-- Work to complete --
Reproduce verbatim every line from the one containing "From point (414, 81), point" through the final line, inclusive.

** BEGIN **

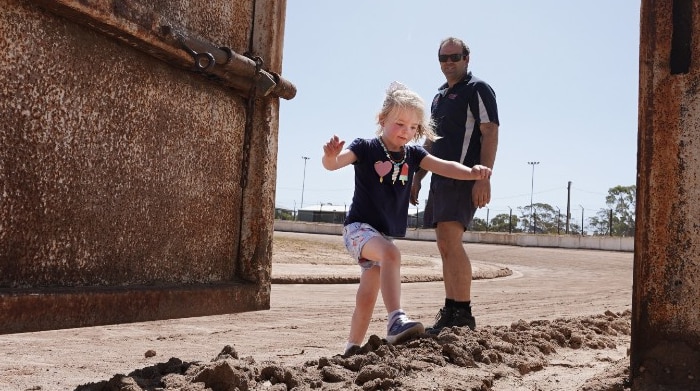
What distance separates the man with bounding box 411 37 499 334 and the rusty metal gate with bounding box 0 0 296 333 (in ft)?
5.11

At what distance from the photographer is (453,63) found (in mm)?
4707

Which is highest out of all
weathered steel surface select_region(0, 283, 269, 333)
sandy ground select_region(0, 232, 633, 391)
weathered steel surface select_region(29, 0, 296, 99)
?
weathered steel surface select_region(29, 0, 296, 99)

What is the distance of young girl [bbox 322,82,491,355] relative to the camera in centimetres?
370

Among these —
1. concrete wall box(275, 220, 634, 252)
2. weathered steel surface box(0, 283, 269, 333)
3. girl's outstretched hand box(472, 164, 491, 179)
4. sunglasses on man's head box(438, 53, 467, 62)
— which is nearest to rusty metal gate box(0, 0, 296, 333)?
weathered steel surface box(0, 283, 269, 333)

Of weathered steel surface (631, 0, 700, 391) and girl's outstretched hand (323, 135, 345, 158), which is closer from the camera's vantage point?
weathered steel surface (631, 0, 700, 391)

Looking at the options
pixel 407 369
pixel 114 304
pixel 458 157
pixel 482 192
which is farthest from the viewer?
pixel 458 157

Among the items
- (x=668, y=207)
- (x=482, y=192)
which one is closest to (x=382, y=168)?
(x=482, y=192)

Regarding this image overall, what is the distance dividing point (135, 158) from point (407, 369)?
1373 mm

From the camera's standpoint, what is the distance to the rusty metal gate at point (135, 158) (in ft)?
6.46

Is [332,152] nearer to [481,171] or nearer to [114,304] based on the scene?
[481,171]

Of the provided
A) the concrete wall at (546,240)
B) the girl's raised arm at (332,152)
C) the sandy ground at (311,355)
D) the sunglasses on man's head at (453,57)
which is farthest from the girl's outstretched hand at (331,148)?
the concrete wall at (546,240)

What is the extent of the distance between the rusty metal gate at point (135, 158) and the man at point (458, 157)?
5.11 feet

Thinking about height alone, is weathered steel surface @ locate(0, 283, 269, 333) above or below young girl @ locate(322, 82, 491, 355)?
below

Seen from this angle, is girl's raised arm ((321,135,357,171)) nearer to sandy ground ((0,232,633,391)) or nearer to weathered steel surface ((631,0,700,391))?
sandy ground ((0,232,633,391))
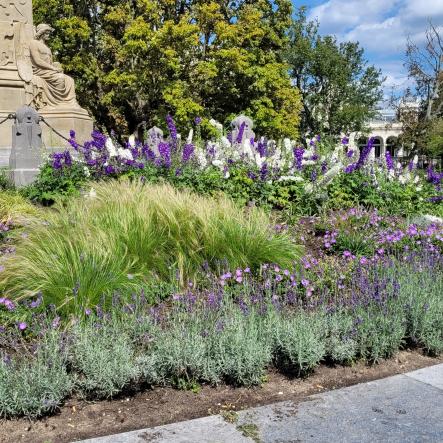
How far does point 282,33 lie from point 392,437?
92.2 feet

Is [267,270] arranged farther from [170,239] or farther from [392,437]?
[392,437]

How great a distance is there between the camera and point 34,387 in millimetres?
2852

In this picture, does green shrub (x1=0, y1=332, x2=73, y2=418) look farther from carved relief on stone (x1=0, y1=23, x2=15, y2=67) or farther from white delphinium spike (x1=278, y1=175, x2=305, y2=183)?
carved relief on stone (x1=0, y1=23, x2=15, y2=67)

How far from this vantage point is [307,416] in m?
2.92

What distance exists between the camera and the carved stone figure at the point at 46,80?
13891 mm

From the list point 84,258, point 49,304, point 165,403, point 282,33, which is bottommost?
point 165,403

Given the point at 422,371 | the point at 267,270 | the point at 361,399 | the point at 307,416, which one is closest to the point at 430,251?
the point at 267,270

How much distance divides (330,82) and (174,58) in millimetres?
16661

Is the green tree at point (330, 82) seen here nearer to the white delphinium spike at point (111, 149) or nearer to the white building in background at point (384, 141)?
the white building in background at point (384, 141)

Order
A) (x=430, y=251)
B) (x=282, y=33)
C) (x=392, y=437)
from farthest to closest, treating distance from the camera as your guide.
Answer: (x=282, y=33)
(x=430, y=251)
(x=392, y=437)

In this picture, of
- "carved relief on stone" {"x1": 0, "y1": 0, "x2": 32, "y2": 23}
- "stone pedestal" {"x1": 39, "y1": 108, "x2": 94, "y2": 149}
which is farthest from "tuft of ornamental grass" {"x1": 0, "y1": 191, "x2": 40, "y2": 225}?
"carved relief on stone" {"x1": 0, "y1": 0, "x2": 32, "y2": 23}

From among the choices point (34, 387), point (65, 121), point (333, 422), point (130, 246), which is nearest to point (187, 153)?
point (130, 246)

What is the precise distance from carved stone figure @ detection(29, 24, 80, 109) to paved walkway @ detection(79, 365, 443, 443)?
12483 mm

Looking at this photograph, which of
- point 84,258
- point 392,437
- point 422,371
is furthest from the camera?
point 84,258
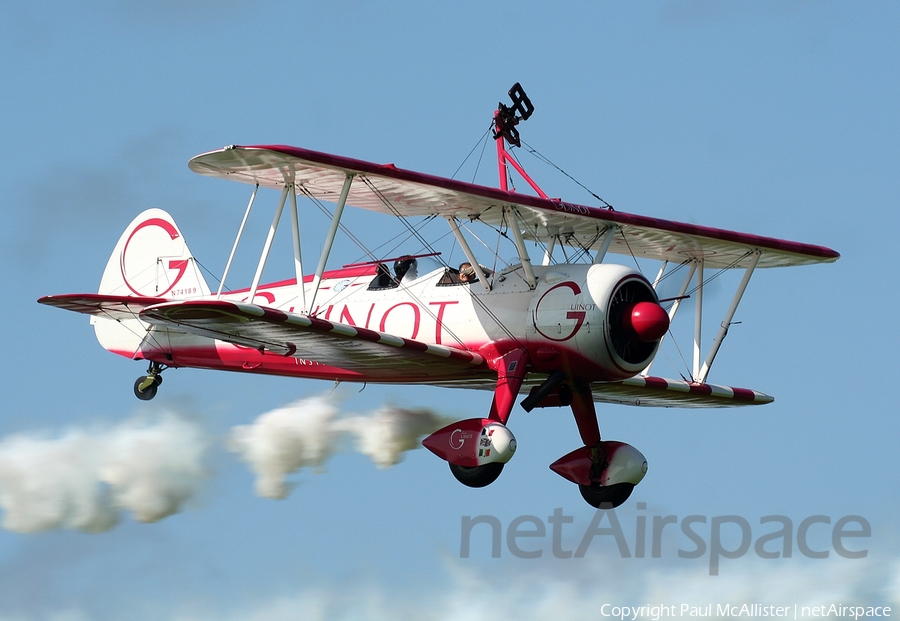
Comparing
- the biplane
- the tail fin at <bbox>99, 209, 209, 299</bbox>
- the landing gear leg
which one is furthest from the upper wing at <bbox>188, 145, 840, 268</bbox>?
the tail fin at <bbox>99, 209, 209, 299</bbox>

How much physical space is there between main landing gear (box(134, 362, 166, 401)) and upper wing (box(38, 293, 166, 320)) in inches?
39.9

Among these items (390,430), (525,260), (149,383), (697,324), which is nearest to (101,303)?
(149,383)

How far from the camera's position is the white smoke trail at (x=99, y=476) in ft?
74.3

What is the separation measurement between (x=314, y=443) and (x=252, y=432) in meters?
0.91

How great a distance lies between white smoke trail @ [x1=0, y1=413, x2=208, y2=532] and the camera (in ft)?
74.3

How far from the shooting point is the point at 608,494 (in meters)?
20.4

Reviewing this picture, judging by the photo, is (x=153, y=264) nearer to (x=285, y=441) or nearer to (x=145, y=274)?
(x=145, y=274)

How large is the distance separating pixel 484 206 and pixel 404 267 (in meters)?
1.67

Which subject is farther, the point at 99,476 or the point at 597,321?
the point at 99,476

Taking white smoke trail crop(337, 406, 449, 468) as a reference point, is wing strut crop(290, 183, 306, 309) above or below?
above

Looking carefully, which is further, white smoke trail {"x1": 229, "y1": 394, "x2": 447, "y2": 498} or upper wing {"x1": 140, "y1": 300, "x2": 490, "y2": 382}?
white smoke trail {"x1": 229, "y1": 394, "x2": 447, "y2": 498}

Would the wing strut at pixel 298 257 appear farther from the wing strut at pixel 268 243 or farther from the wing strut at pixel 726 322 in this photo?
the wing strut at pixel 726 322

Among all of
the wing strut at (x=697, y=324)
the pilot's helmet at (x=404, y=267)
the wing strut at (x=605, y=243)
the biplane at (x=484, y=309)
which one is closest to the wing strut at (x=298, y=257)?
the biplane at (x=484, y=309)

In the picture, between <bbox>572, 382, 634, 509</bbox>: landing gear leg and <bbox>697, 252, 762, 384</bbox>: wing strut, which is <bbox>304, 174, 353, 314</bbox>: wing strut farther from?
<bbox>697, 252, 762, 384</bbox>: wing strut
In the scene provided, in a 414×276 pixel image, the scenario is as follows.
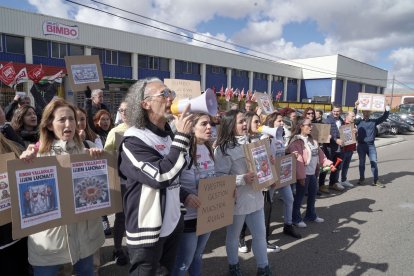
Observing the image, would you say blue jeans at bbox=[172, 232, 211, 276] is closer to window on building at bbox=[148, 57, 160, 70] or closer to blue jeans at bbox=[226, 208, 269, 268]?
blue jeans at bbox=[226, 208, 269, 268]

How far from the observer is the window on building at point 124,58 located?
26969 millimetres

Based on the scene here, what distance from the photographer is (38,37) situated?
21750 millimetres

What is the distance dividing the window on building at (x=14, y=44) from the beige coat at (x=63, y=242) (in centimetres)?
2279

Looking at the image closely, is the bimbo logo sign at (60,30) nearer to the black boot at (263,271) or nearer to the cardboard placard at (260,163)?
the cardboard placard at (260,163)

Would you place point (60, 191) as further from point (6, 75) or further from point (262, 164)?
point (6, 75)

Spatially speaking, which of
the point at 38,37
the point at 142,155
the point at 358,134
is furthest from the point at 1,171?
the point at 38,37

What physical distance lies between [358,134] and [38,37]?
2188 cm

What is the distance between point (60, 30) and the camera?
74.5 feet

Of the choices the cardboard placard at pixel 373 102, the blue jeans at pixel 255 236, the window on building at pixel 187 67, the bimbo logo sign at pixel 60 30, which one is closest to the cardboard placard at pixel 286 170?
the blue jeans at pixel 255 236

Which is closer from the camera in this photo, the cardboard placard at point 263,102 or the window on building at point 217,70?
the cardboard placard at point 263,102

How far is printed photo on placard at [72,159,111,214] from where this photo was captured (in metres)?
2.29

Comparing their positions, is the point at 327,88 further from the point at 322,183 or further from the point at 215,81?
the point at 322,183

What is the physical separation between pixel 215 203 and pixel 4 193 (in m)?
1.65

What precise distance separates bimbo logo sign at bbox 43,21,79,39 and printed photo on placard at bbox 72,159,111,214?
23489 millimetres
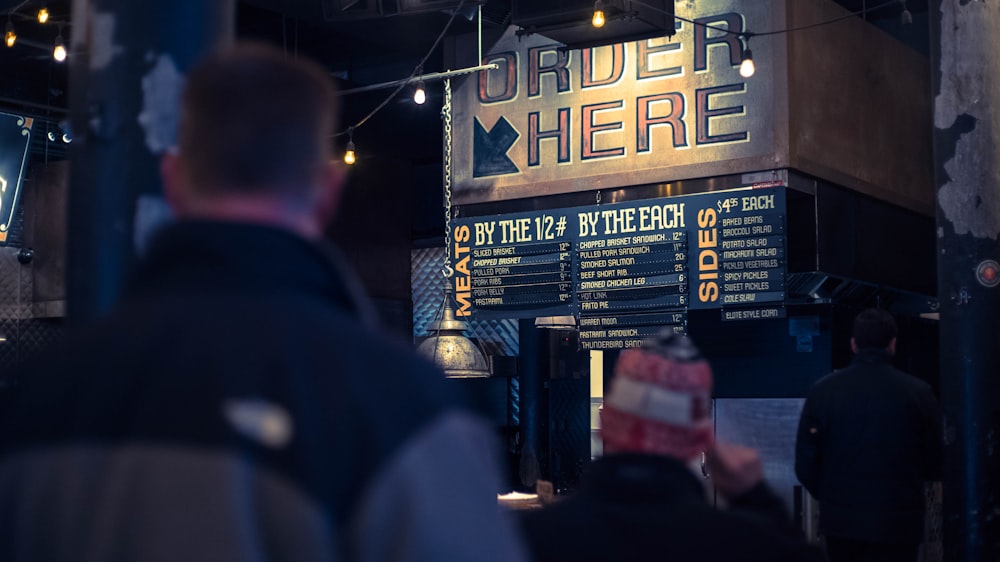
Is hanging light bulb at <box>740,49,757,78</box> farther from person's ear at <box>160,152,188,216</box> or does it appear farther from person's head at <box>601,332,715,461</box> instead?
person's ear at <box>160,152,188,216</box>

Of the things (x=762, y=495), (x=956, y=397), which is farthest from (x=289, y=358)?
(x=956, y=397)

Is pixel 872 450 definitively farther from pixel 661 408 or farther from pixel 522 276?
pixel 522 276

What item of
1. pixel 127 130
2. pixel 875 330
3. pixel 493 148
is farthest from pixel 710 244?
pixel 127 130

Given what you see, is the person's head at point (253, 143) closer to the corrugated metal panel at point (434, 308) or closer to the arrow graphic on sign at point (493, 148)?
the arrow graphic on sign at point (493, 148)

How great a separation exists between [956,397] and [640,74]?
360 centimetres

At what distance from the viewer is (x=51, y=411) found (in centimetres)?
120

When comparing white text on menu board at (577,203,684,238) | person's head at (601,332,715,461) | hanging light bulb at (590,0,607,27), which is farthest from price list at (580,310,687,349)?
person's head at (601,332,715,461)

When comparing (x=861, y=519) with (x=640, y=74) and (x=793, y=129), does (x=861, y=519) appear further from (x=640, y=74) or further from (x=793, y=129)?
(x=640, y=74)

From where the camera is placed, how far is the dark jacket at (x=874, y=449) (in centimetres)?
512

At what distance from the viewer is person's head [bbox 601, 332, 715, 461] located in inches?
88.4

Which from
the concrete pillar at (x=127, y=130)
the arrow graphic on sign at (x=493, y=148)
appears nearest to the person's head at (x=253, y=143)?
the concrete pillar at (x=127, y=130)

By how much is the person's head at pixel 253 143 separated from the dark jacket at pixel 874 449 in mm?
4287

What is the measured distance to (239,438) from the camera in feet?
3.71

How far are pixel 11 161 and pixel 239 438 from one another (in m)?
9.46
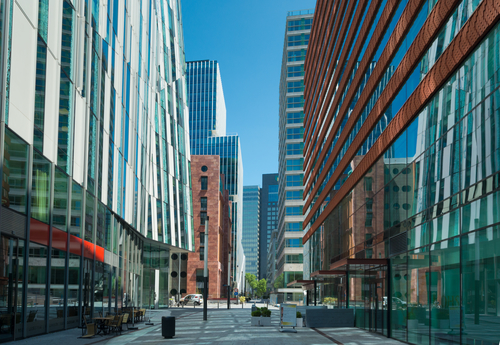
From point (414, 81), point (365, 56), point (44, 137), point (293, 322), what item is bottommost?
point (293, 322)

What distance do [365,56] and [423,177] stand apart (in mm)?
13328

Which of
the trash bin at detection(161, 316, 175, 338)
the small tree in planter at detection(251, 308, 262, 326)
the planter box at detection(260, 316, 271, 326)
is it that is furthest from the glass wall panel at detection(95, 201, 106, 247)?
the trash bin at detection(161, 316, 175, 338)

** END **

-- Exercise solution --
From point (414, 81), point (365, 56), point (44, 137), point (293, 322), what item is bottommost?
point (293, 322)

What distance do [365,56] and [423,177] stand apart (in mm)?
13328

Which of
the trash bin at detection(161, 316, 175, 338)
the small tree in planter at detection(251, 308, 262, 326)
the planter box at detection(260, 316, 271, 326)
is it that is furthest from the glass wall panel at detection(95, 201, 106, 247)?
the trash bin at detection(161, 316, 175, 338)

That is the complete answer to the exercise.